#### WORK TO COMPLETE:
Both the line containing "Which item in" and the last line of the listing are included: write out exactly the lines from one to the other.

#### LISTED RECORDS:
* BEGIN *
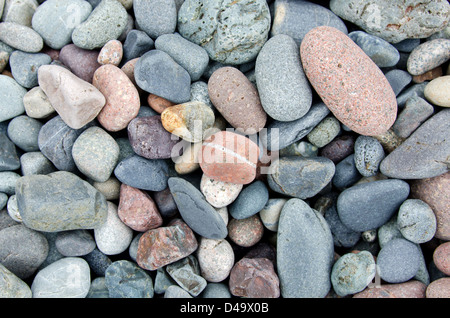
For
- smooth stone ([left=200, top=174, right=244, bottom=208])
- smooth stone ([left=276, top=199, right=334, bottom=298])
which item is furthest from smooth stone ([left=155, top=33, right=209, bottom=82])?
smooth stone ([left=276, top=199, right=334, bottom=298])

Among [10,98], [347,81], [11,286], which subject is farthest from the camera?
[10,98]

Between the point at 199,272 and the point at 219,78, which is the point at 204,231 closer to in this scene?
the point at 199,272

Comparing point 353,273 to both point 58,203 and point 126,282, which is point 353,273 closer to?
point 126,282

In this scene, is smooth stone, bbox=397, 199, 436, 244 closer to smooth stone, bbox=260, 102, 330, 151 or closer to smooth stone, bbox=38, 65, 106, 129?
smooth stone, bbox=260, 102, 330, 151

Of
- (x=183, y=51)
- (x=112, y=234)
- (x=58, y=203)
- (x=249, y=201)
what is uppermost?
(x=183, y=51)

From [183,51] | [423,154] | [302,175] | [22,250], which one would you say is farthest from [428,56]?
[22,250]

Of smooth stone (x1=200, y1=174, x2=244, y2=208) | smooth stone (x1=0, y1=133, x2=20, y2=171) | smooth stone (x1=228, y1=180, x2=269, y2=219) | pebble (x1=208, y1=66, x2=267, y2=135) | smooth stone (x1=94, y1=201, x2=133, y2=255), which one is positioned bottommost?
smooth stone (x1=94, y1=201, x2=133, y2=255)
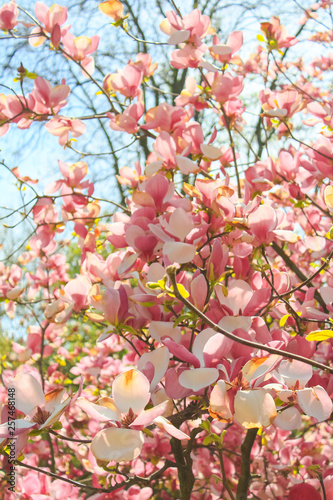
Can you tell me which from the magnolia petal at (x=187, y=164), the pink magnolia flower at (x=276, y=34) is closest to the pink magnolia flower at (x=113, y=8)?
the pink magnolia flower at (x=276, y=34)

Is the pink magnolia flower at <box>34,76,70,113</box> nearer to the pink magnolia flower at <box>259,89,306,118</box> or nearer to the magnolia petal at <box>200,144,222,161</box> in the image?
the magnolia petal at <box>200,144,222,161</box>

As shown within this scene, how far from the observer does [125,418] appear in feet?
1.82

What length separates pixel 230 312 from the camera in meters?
0.74

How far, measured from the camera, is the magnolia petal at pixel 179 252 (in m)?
0.74

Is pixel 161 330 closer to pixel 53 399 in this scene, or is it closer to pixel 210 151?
pixel 53 399

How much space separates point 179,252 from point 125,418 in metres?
0.29

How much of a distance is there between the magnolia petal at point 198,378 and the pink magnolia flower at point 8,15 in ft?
4.05

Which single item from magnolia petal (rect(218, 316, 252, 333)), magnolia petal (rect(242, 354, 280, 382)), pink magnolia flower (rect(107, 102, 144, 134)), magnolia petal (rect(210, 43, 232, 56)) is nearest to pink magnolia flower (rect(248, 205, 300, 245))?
magnolia petal (rect(218, 316, 252, 333))

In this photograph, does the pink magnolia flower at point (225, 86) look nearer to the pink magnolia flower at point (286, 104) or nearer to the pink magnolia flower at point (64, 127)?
the pink magnolia flower at point (286, 104)

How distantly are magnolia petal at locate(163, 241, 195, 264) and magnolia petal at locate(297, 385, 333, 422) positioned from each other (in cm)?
27

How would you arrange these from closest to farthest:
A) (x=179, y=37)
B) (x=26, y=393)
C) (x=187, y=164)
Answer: (x=26, y=393), (x=187, y=164), (x=179, y=37)

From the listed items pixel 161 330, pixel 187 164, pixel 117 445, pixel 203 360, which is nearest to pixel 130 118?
pixel 187 164

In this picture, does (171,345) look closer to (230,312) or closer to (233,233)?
(230,312)

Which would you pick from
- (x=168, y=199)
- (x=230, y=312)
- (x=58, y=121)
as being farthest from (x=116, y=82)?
(x=230, y=312)
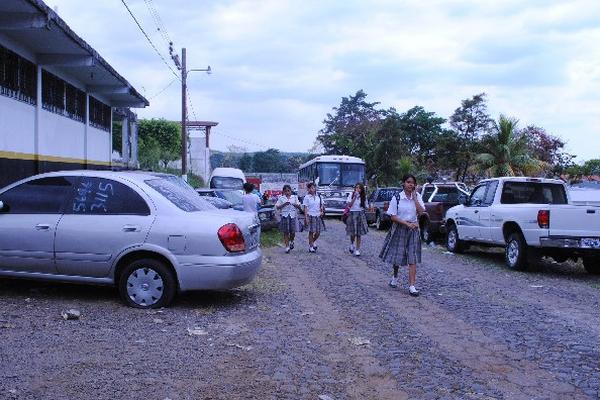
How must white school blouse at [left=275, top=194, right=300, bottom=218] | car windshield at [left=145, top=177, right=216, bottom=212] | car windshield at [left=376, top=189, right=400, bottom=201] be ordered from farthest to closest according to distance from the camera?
1. car windshield at [left=376, top=189, right=400, bottom=201]
2. white school blouse at [left=275, top=194, right=300, bottom=218]
3. car windshield at [left=145, top=177, right=216, bottom=212]

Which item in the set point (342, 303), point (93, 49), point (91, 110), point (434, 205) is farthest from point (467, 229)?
point (91, 110)

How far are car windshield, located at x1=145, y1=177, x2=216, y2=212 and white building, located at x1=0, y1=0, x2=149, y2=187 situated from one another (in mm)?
4025

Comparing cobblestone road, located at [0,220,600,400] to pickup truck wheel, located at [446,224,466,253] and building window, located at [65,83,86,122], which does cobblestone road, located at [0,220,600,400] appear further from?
building window, located at [65,83,86,122]

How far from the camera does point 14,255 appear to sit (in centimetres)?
* END *
#### TASK RESULT:
Which item in the set point (342, 303), point (93, 49), point (91, 110), point (434, 205) is farthest from point (467, 229)?
point (91, 110)

How far are car windshield, located at x1=145, y1=177, x2=216, y2=212 and white building, located at x1=0, y1=0, x2=149, y2=187 situated from one another (in mm)?
4025

Comparing cobblestone road, located at [0,220,600,400] to pickup truck wheel, located at [446,224,466,253] and building window, located at [65,83,86,122], which does cobblestone road, located at [0,220,600,400] appear further from?
building window, located at [65,83,86,122]

How far from the camera does point 14,255 appear to sit (in centimetres)?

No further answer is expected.